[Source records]
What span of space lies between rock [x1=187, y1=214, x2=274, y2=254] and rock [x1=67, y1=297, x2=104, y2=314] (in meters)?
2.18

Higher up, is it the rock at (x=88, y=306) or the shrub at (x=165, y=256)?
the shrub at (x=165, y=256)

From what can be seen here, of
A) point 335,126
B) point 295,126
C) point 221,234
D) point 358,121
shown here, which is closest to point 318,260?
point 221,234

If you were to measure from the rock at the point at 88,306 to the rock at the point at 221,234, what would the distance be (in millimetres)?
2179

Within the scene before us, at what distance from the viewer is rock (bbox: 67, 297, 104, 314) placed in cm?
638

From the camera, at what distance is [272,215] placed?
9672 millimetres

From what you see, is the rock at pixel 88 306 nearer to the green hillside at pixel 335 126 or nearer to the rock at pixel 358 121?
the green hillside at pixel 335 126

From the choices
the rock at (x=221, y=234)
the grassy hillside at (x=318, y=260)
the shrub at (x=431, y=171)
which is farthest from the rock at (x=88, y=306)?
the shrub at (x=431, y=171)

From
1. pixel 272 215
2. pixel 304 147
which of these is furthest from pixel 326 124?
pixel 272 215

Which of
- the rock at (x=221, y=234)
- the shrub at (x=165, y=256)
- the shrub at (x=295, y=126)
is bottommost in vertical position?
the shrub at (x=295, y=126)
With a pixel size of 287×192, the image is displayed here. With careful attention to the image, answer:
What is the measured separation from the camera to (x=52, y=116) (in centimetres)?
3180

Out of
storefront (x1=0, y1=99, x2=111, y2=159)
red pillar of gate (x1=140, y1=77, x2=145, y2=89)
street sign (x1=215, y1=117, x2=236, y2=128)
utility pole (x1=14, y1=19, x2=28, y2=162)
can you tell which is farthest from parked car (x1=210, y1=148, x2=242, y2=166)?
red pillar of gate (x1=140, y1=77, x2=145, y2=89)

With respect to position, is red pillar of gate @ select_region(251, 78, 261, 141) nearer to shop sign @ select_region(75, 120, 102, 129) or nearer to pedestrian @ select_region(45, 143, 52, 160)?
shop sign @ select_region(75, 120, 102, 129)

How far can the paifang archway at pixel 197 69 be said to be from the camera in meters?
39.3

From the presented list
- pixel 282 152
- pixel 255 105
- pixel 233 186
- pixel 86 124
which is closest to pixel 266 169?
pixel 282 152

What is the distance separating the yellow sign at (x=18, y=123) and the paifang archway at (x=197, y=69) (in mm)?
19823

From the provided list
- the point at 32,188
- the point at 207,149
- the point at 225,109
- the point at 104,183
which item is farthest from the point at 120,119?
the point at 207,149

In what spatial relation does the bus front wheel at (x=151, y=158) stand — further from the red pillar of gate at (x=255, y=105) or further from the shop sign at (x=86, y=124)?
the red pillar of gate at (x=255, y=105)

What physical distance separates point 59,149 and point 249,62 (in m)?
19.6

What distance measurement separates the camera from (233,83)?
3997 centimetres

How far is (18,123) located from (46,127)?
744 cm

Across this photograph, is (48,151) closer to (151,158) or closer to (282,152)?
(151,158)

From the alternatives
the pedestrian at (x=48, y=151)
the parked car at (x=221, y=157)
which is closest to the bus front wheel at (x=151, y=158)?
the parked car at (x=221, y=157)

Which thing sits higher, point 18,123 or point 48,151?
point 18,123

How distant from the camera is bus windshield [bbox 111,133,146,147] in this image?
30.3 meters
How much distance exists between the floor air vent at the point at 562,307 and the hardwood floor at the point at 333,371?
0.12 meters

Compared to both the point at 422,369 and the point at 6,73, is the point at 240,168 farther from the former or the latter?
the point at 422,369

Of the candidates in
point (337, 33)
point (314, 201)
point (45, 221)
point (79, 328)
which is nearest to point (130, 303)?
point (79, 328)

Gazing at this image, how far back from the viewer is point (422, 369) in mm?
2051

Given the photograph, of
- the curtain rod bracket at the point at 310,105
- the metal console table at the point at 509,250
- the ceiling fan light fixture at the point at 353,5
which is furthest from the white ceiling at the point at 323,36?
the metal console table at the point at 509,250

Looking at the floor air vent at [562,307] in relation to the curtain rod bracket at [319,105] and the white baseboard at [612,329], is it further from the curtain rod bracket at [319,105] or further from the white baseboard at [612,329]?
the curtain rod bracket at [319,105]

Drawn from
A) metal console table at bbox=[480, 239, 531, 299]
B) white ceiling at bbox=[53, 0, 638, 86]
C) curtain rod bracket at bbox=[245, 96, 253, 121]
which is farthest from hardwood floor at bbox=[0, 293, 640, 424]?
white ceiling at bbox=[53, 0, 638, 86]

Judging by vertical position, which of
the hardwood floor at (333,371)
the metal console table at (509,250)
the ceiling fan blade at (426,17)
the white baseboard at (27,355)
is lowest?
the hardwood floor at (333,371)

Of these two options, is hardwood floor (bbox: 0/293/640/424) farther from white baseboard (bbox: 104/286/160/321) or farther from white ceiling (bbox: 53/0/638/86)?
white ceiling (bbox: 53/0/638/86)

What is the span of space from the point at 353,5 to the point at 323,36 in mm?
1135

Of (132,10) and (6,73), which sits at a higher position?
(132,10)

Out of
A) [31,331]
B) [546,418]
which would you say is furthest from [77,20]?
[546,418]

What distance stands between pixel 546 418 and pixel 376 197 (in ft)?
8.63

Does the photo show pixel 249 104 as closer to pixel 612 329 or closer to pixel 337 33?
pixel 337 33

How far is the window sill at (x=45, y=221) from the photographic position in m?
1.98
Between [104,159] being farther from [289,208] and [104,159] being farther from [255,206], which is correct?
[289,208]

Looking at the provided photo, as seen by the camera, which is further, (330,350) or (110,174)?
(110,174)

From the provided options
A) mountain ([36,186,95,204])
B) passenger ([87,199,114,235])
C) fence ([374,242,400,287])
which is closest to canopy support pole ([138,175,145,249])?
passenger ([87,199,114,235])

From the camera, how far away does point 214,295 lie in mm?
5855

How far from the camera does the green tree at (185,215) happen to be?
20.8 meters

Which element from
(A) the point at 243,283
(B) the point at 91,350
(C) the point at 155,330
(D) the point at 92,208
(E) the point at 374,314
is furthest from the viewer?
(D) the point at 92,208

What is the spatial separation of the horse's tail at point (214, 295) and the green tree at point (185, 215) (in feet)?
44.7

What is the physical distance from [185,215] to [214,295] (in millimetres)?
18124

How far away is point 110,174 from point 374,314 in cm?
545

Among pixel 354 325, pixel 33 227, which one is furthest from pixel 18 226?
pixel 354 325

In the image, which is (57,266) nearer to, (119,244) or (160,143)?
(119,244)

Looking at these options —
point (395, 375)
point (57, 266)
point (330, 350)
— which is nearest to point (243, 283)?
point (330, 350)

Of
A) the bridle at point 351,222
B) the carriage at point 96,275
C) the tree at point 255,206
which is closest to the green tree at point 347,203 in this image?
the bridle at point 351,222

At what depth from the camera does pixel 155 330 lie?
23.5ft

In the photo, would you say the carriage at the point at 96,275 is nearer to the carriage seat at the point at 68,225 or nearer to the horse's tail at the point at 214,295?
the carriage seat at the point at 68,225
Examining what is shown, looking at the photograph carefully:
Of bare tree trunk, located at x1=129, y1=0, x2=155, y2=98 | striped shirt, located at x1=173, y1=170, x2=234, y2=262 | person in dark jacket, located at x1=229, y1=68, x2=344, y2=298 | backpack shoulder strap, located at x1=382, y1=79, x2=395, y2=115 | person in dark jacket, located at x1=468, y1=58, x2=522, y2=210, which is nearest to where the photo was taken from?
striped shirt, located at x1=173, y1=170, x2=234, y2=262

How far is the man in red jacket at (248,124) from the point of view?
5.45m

[Problem] Return every item above word for word, keeping the original order.

[Solution for this task]
What span of space lies between rock [x1=187, y1=214, x2=274, y2=254] and rock [x1=67, y1=297, x2=104, y2=314] (in meters)?
2.18

Higher up, is it the rock at (x=88, y=306) or the shrub at (x=165, y=256)?
the shrub at (x=165, y=256)

From what can be seen here, of
A) point 335,126
B) point 295,126
C) point 221,234
D) point 358,121
shown here, which is closest to point 318,260?
point 221,234

If you were to measure from the rock at the point at 88,306 to the rock at the point at 221,234, what would the distance be (in millimetres)?
2179

Within the scene before us, at what distance from the viewer is rock (bbox: 67, 297, 104, 314) placed in cm?
638

From the camera, at what distance is [272,215] placed?
9672 millimetres

From what you see, is the rock at pixel 88 306 nearer to the green hillside at pixel 335 126 or nearer to the rock at pixel 358 121?
the green hillside at pixel 335 126

From the choices
the rock at (x=221, y=234)
the grassy hillside at (x=318, y=260)
the shrub at (x=431, y=171)
which is farthest from the rock at (x=88, y=306)?
the shrub at (x=431, y=171)

From
1. pixel 272 215
2. pixel 304 147
which of these is furthest from pixel 326 124?
pixel 272 215

Which of
- the rock at (x=221, y=234)
- the shrub at (x=165, y=256)
- the shrub at (x=295, y=126)
is bottommost in vertical position?
the shrub at (x=295, y=126)
With a pixel size of 287×192, the image is displayed here. With careful attention to the image, answer:
What is the measured separation from the camera to (x=52, y=116) (in centimetres)?
3180

Out of
storefront (x1=0, y1=99, x2=111, y2=159)
red pillar of gate (x1=140, y1=77, x2=145, y2=89)
street sign (x1=215, y1=117, x2=236, y2=128)
utility pole (x1=14, y1=19, x2=28, y2=162)
can you tell which is farthest from parked car (x1=210, y1=148, x2=242, y2=166)?
red pillar of gate (x1=140, y1=77, x2=145, y2=89)

With respect to position, is red pillar of gate @ select_region(251, 78, 261, 141) nearer to shop sign @ select_region(75, 120, 102, 129) or nearer to pedestrian @ select_region(45, 143, 52, 160)?
shop sign @ select_region(75, 120, 102, 129)

How far can the paifang archway at pixel 197 69 be said to be from the camera in meters?
39.3

From the presented list
- pixel 282 152
- pixel 255 105
- pixel 233 186
- pixel 86 124
which is closest to pixel 266 169?
pixel 282 152

What is the distance separating the yellow sign at (x=18, y=123) and the paifang archway at (x=197, y=69) (in mm)?
19823

From the provided list
- the point at 32,188
- the point at 207,149
- the point at 225,109
- the point at 104,183
which item is farthest from the point at 120,119?
the point at 207,149

In what spatial relation does the bus front wheel at (x=151, y=158) stand — further from the red pillar of gate at (x=255, y=105) or further from the shop sign at (x=86, y=124)?
the red pillar of gate at (x=255, y=105)

What physical distance separates point 59,149 and point 249,62 (in m)?
19.6

What distance measurement separates the camera from (233,83)?
3997 centimetres

How far is (18,123) located from (46,127)?
744 cm

Across this photograph, is (48,151) closer to (151,158) or closer to (282,152)?
(151,158)

From the alternatives
the pedestrian at (x=48, y=151)
the parked car at (x=221, y=157)
which is closest to the bus front wheel at (x=151, y=158)?
the parked car at (x=221, y=157)

Which thing sits higher, point 18,123 or point 48,151?
point 18,123

How distant from the camera is bus windshield [bbox 111,133,146,147] in this image?
30.3 meters
How much distance exists between the floor air vent at the point at 562,307 and the hardwood floor at the point at 333,371?
0.12 meters

Compared to both the point at 422,369 and the point at 6,73, is the point at 240,168 farther from the former or the latter?
the point at 422,369

Of the candidates in
point (337, 33)
point (314, 201)
point (45, 221)
point (79, 328)
which is nearest to point (130, 303)?
point (79, 328)

Gazing at this image, how far back from the viewer is point (422, 369) in mm?
2051

Given the photograph, of
- the curtain rod bracket at the point at 310,105
- the metal console table at the point at 509,250
- the ceiling fan light fixture at the point at 353,5
which is furthest from the white ceiling at the point at 323,36?
the metal console table at the point at 509,250

Looking at the floor air vent at [562,307] in relation to the curtain rod bracket at [319,105] and the white baseboard at [612,329], is it further from the curtain rod bracket at [319,105] or further from the white baseboard at [612,329]?
the curtain rod bracket at [319,105]

Drawn from
A) metal console table at bbox=[480, 239, 531, 299]
B) white ceiling at bbox=[53, 0, 638, 86]
C) curtain rod bracket at bbox=[245, 96, 253, 121]
which is farthest from hardwood floor at bbox=[0, 293, 640, 424]?
white ceiling at bbox=[53, 0, 638, 86]

Judging by vertical position, which of
the hardwood floor at (333,371)
the metal console table at (509,250)
the ceiling fan blade at (426,17)
the white baseboard at (27,355)
is lowest?
the hardwood floor at (333,371)

Of these two options, is hardwood floor (bbox: 0/293/640/424) farther from white baseboard (bbox: 104/286/160/321) or farther from white ceiling (bbox: 53/0/638/86)?
white ceiling (bbox: 53/0/638/86)

What is the span of space from the point at 353,5 to the point at 323,36 in mm?
1135

Of (132,10) and (6,73), which sits at a higher position?
(132,10)

Out of
A) [31,331]
B) [546,418]
which would you say is furthest from [77,20]?
[546,418]

What distance stands between pixel 546 418 and pixel 376 197 (in ft)?
8.63

Does the photo show pixel 249 104 as closer to pixel 612 329 or closer to pixel 337 33?
pixel 337 33

How far is the window sill at (x=45, y=221) from the photographic position in m?
1.98
Between [104,159] being farther from [289,208] and [104,159] being farther from [255,206], which is correct?
[289,208]

Looking at the provided photo, as seen by the camera, which is further, (330,350) or (110,174)?
(110,174)

From the provided options
A) mountain ([36,186,95,204])
B) passenger ([87,199,114,235])
C) fence ([374,242,400,287])
which is closest to canopy support pole ([138,175,145,249])?
passenger ([87,199,114,235])

From the camera, how far away does point 214,295 lie in mm?
5855

How far from the camera does the green tree at (185,215) happen to be?
20.8 meters

Which element from
(A) the point at 243,283
(B) the point at 91,350
(C) the point at 155,330
(D) the point at 92,208
(E) the point at 374,314
is furthest from the viewer?
(D) the point at 92,208

What is the spatial separation of the horse's tail at point (214, 295) and the green tree at point (185, 215) (in feet)?
44.7

What is the physical distance from [185,215] to [214,295] (in millimetres)?
18124

How far away is point 110,174 from point 374,314 in cm?
545

Among pixel 354 325, pixel 33 227, which one is furthest from pixel 18 226?
pixel 354 325

In the image, which is (57,266) nearer to, (119,244) or (160,143)?
(119,244)

Looking at these options —
point (395, 375)
point (57, 266)
point (330, 350)
— which is nearest to point (243, 283)?
point (330, 350)

Of
A) the bridle at point 351,222
B) the carriage at point 96,275
C) the tree at point 255,206
which is closest to the green tree at point 347,203 in this image?
the bridle at point 351,222

At what depth from the camera does pixel 155 330 lie?
23.5ft

In the photo, would you say the carriage at the point at 96,275 is nearer to the carriage seat at the point at 68,225 or nearer to the horse's tail at the point at 214,295?
the carriage seat at the point at 68,225
Examining what is shown, looking at the photograph carefully:
Of bare tree trunk, located at x1=129, y1=0, x2=155, y2=98 | striped shirt, located at x1=173, y1=170, x2=234, y2=262 | person in dark jacket, located at x1=229, y1=68, x2=344, y2=298 | backpack shoulder strap, located at x1=382, y1=79, x2=395, y2=115 | person in dark jacket, located at x1=468, y1=58, x2=522, y2=210, which is nearest to where the photo was taken from?
striped shirt, located at x1=173, y1=170, x2=234, y2=262

How far is the man in red jacket at (248,124) from the point of view?
5.45m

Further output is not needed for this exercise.